*** Block opens ***

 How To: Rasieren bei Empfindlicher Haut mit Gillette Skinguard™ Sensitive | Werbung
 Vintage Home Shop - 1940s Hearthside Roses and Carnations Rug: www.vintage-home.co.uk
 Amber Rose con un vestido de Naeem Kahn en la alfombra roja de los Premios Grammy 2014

*** Block closes ***
*** Block opens ***

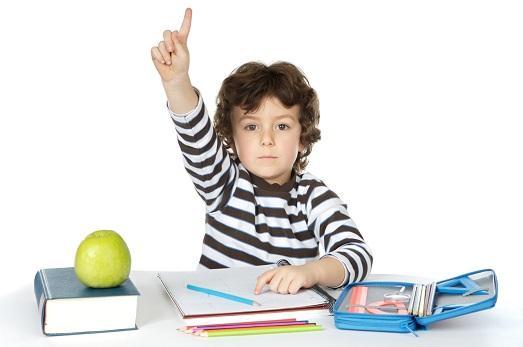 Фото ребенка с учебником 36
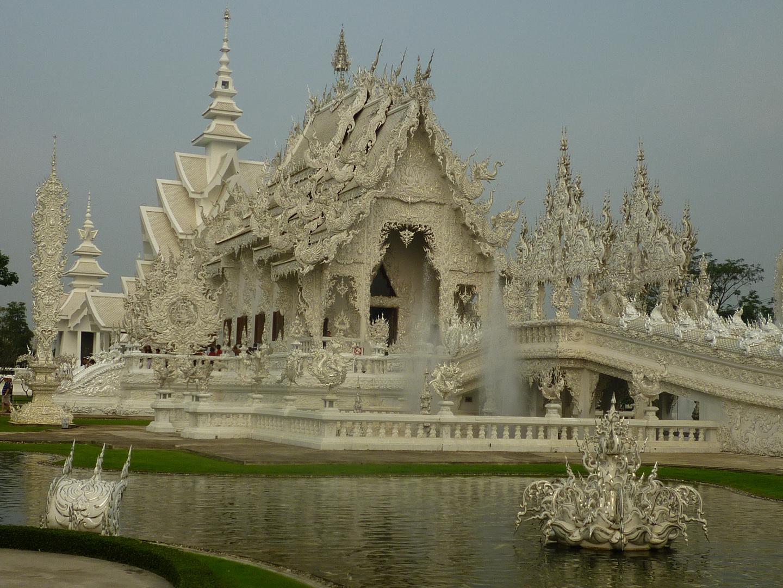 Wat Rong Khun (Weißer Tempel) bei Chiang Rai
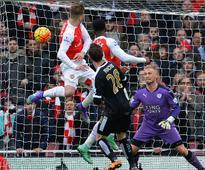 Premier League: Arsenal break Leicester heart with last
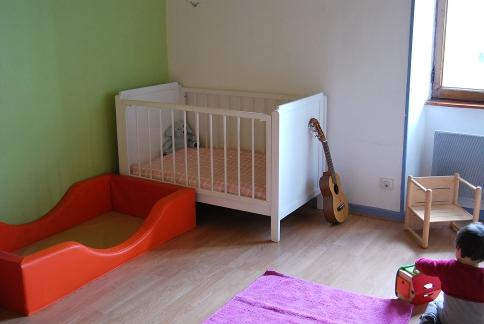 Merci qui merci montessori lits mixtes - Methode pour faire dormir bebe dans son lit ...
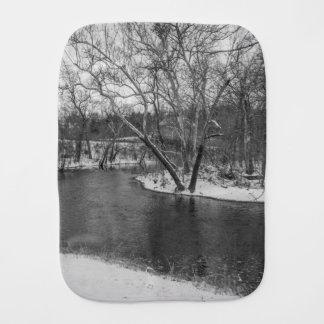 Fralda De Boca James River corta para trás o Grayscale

*** Block closes ***

» What the exercise asks: In the listing above, find the line containing "Merci qui merci" and the line containing "Fralda De Boca", then print exactly those two lines and every line between them, minus the pictures.

» Output:
 Merci qui merci montessori lits mixtes - Methode pour faire dormir bebe dans son lit ...
 Fralda De Boca James River corta para trás o Grayscale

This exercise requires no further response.